# Exercise
In the forum thread below about getting a tank home, rewrite the paragraph that begins "Depending on the footprint of the tank" as a short bulleted list that keeps its main points.

# Source document
+===+
# Silly Q: How to get a tank home?



## Juggler (Apr 19, 2017)

I'm running a 10G freshwater now and want to move up to a 60-75G. I don't have huge amounts of cash or muscle. So I'm trolling kijiji and watching Petsmart for sales but... does anyone deliver? I imagine it would take a van and at least 2 strong guys to safely get tank and stand from seller to my livingroom... Recommendations? Thanks!


----------



## Crayon (Apr 13, 2014)

With a 65 gallon tank, you could rent a zip van, find a friend, get a two wheel dolly cart and safely move this. It would also fit in the back of a hatchback, depending on height.

Use moving blankets to protect the tank against the cart.
Planning and patience.


----------



## default (May 28, 2011)

I've moved a 36"x20"x20" in a sedan! I also moved a 65g by myself with another sedan!  Not a fun experience lol.

Depending on the footprint of the tank, anything 4'+ needs a truck, van, or SUV - hatchbacks also have lots of space. If you have any contractor friends or anyone with a mini van, moving a tank is fairly easy - I find moving a prebuilt stand is the harder part.. From LFS to vehicle, just ask someone from the shop to help you, they'll carry out and load it for you, when you get home, get a couple friends to help and have the strongest people lift while others can guide.


----------



## edwinf (May 28, 2014)

Hi, I moved my 90 gallon in a hatchback (48 x 18 x 24). Just fit with the back seats down.


----------



## nc208082 (Jun 27, 2013)

Home Depot Trucks. 25 bucks for 2 hrs. Unlimited kms. You can rent a van or pickup.

Sent from my SM-G930W8 using Tapatalk


----------



## Juggler (Apr 19, 2017)

An empty 65G weighs the same as I do, apparently.


----------



## Juggler (Apr 19, 2017)

If I go with a 36" it would fit in my vehicle, the problem is finding muscle power. And distracting the small children who'd be trying to "help".


----------



## tom g (Jul 8, 2009)

*Help*

Do u have any neighbours u can cohearse into helping 
A 65 is not that heavy .. it's a tall tank .
Hope u can find someone 
Maybe post your location (general area)
Maybe some one here can help if they.are free 
Cheers


----------



## Juggler (Apr 19, 2017)

Is this a good deal? They're close to me and willing to deliver this morning!

http://www.kijiji.ca/v-fish/city-of...50/1259219745?enableSearchNavigationFlag=true


----------



## Cichlidrookie (Apr 6, 2014)

Looks like a good deal. Good reliable filter eheim is a good brand. The heater is also a good one.

Price is good if they are willing to deliver without extra cost.

Like in most things on kijiji you should haggle a little but not too much if they are willing to deliver that is pretty good price.

Good luck


----------



## default (May 28, 2011)

A 65g is not very heavy, maybe 50lbs? Just the clunky size and "brittle" appearance of an aquarium make it more difficult to move.

A good point about posting your area, surely if other members are nearby, it could definitely make things easier.


----------



## Juggler (Apr 19, 2017)

Interesting. The internet told me >100 lbs.

https://www.thespruce.com/aquarium-sizes-and-weights-1380694

In any case, I now have a 75G tank filling in my living room!! Husband thinks I'm crazy.


----------
+===+
# Data below
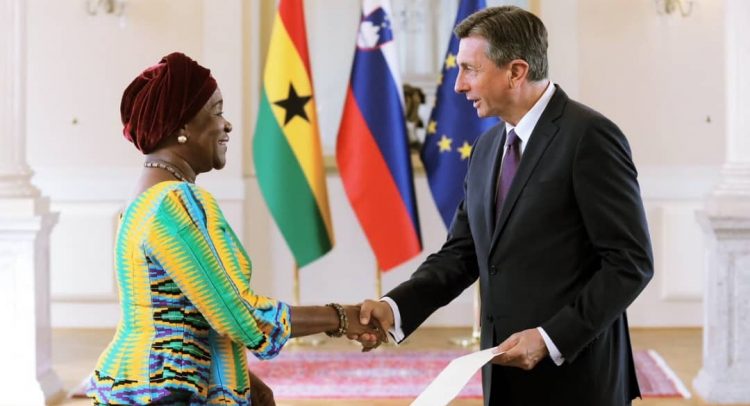 Ghana’s Envoy Presents Letters Of Credence To Slovenia President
+===+
# Expected output
- Tanks 4 feet or longer need a truck, van, or SUV, though hatchbacks also have lots of space.
- If you have contractor friends or anyone with a minivan, moving a tank is fairly easy. Moving a prebuilt stand is the harder part.
- From the LFS to the vehicle, ask someone from the shop to help, and they will carry the tank out and load it.
- At home, get a couple of friends to help. The strongest people lift while the others guide.